◆ The problem ◆
Count the lines in the entries below that contain the string "xmlns", matching case exactly, and give only the number.

◆ Working data ◆
»»

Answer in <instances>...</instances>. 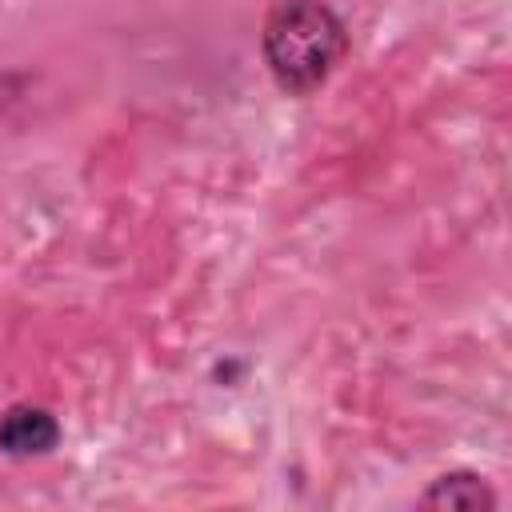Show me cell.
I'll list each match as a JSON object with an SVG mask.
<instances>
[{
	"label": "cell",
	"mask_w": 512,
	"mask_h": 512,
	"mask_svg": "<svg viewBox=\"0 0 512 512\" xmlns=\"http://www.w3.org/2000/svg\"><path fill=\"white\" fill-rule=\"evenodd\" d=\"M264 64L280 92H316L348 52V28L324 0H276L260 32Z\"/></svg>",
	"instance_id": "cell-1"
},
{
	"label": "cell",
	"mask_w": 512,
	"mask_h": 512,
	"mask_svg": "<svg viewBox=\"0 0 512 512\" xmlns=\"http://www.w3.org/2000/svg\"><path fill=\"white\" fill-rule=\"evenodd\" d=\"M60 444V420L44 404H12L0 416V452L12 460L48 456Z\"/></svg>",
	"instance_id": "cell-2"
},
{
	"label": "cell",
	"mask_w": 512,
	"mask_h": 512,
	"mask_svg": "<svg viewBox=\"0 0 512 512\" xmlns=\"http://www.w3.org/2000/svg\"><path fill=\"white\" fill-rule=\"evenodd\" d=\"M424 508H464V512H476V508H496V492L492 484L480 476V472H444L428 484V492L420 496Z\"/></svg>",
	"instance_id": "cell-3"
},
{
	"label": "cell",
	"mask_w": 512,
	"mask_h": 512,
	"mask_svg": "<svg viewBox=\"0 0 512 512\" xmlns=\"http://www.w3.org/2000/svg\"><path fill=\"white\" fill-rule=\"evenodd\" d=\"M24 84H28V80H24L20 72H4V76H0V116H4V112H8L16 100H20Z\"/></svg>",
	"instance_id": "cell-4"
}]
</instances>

««
»»

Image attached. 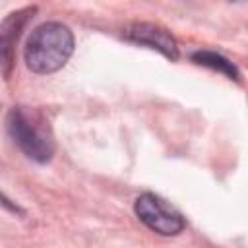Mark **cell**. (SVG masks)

««

◆ Response to this task ◆
4